OPTICAL DRIVE 2 SONY/NEC Internal SATA AD7170S 18X Dual 
Layer DVD+/- RW + CDRW Rewritable Drive

RECORDING SOFTWARE Bundled DVD/CDRW Software

SOUND Digital High Definition 3D 7.1 8-Channel Sound

NETWORK PORT Onboard Gigabit (10/100/1000Mbps) PCI Network Card

WIRELESS NETWORK PORT None.

I/O PORTS 1 Parallel, 1 Game/Midi, 1 IEEE 1394 Firewire and 6 to 10 
USB ports (Varies by Motherboards)

MONITOR None.

SPEAKERS None.

KEYBOARD Standard Black Internet Multimedia Keyboard

MOUSE Standard Black Optical Wheel Mouse

FLOPPY DRIVE 1.44MB 3.5" Floppy Drive

OPERATING SYSTEM Microsoft Windows Vista Home Basic 32-bit 
w/Original DVD

SERVICE Standard 3 Year Limited Parts and Life-Time Labor 
Warranty


Price: $2453.00


----------



## manic (Aug 2, 2005)

Havent heard good or bad from the company you refer. But that 
price sure it high. About 100% profit margin. You may want to look 
around some. Go here, friend of mine used these guys, had a great
experience. http://www.abscomputers.com/


----------



## Doby (Jan 17, 2006)

I agree way to high of a price, what state are you from?


----------



## Wakaba >.< (Oct 18, 2007)

i find it hard to believe that is really that bad! I just configured a comp on the site mentioned by manic with half the ram and a few other differences and it was 2700!! not to sound like a jerk, but id like to see someone find the config i mentioned for less, because i cant.  so i guess my question still stands....if this isnt a good deal what/where is?


----------



## IAmNutsAboutPCs (Sep 29, 2007)

In my opinion... when you buy a prebuilt PC, they are just as bad as buying one from a shop.

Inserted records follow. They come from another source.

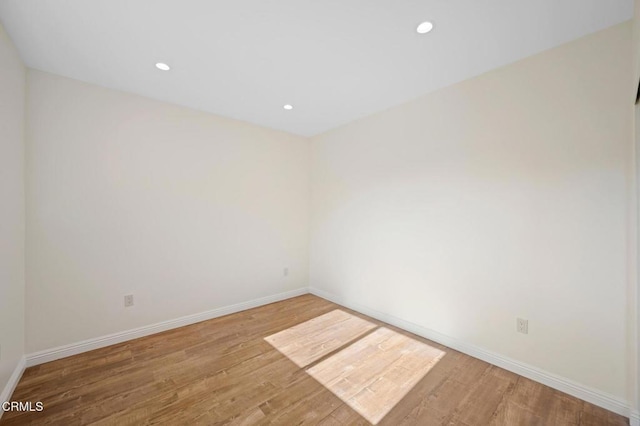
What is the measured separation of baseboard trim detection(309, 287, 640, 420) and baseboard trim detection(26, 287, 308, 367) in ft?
5.71

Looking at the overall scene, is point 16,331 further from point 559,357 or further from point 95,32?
point 559,357

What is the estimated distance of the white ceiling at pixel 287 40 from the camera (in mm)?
1536

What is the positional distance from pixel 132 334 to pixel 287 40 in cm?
312

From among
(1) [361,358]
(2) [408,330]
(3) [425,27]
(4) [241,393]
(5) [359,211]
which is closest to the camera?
(3) [425,27]

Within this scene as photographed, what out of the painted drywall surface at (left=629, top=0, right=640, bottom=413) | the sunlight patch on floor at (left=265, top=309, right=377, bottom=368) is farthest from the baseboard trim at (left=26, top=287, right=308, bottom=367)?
the painted drywall surface at (left=629, top=0, right=640, bottom=413)

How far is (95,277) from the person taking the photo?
2391 millimetres

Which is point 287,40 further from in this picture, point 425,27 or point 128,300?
point 128,300

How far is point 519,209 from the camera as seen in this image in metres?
2.04

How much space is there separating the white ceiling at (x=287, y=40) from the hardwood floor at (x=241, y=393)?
2553mm

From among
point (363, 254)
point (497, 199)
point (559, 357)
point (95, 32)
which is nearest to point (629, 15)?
point (497, 199)

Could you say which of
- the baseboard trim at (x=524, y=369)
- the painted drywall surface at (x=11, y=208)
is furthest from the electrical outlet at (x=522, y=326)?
the painted drywall surface at (x=11, y=208)

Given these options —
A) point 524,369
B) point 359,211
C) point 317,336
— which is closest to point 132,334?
point 317,336

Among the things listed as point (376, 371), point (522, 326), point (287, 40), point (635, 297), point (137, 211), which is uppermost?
point (287, 40)

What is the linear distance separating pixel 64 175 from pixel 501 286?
3.99 meters
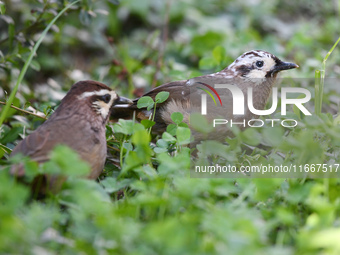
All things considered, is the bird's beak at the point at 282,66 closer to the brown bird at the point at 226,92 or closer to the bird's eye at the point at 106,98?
the brown bird at the point at 226,92

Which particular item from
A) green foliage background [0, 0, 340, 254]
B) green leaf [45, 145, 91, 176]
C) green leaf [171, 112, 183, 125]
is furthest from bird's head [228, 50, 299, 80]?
green leaf [45, 145, 91, 176]

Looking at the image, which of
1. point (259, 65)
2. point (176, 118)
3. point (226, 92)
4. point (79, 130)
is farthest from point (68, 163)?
point (259, 65)

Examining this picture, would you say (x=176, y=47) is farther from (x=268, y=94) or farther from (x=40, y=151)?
(x=40, y=151)

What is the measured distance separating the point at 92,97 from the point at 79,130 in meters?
0.33

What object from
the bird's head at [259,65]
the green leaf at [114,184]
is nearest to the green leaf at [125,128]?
the green leaf at [114,184]

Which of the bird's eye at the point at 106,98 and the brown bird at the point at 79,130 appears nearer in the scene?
the brown bird at the point at 79,130

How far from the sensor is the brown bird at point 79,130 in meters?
2.72

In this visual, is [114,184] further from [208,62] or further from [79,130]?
[208,62]

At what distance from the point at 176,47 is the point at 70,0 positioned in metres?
3.11

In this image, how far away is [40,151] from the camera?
268cm

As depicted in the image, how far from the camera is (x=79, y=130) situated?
289 cm

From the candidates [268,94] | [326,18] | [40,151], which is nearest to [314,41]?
[326,18]

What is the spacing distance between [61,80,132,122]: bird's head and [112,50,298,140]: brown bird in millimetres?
675

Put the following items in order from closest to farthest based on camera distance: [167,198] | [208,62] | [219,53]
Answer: [167,198], [219,53], [208,62]
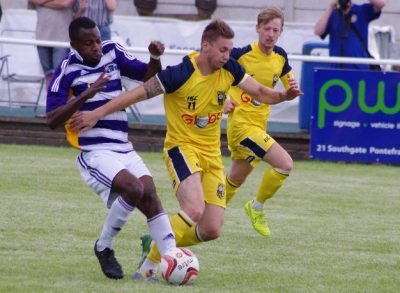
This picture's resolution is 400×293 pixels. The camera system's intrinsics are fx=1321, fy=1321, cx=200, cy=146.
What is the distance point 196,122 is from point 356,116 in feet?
24.6

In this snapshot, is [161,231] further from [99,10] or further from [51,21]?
[51,21]

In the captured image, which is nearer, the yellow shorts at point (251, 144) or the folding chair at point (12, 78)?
the yellow shorts at point (251, 144)

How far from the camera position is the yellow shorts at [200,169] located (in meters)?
8.75

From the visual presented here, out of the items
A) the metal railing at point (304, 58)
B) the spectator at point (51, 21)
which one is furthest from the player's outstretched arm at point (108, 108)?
the spectator at point (51, 21)

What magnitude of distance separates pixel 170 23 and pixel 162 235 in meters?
11.2

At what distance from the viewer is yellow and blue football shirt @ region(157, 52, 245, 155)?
28.5ft

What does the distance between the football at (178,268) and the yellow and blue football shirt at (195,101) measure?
3.06ft

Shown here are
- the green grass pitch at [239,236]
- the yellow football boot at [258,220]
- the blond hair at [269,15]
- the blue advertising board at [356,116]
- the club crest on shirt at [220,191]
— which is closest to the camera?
the green grass pitch at [239,236]

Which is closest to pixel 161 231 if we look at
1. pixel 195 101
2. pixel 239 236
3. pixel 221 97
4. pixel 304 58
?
pixel 195 101

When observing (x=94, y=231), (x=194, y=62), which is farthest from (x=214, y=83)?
(x=94, y=231)

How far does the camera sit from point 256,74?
1130 centimetres

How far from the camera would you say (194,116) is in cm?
880

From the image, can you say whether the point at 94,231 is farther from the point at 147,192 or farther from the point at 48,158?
the point at 48,158

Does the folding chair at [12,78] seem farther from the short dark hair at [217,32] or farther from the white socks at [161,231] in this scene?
the white socks at [161,231]
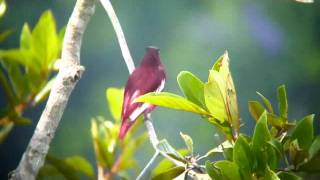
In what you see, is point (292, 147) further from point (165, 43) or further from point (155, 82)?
point (165, 43)

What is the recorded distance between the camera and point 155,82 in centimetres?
52

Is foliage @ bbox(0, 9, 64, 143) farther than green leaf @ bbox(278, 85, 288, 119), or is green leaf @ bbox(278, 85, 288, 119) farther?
foliage @ bbox(0, 9, 64, 143)

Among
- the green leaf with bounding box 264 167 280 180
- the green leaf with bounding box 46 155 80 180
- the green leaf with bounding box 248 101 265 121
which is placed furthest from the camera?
the green leaf with bounding box 46 155 80 180

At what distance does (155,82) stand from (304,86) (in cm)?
37

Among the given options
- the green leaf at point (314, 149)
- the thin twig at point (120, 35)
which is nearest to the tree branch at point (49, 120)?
the thin twig at point (120, 35)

You might as well call the thread 'First Buy', as that is what it really is.

Oh and one video card... you only get about a 30% increase in performance with 2 cards so it's not worth the £££.

Oh and don't get 4gb of RAM with a 32bit OS... XP 32bit only recognizes 3.5gb.

Mikey.


----------



## TheMatt (May 9, 2006)

I agree. ABS is probably one of the best system building companies IMO.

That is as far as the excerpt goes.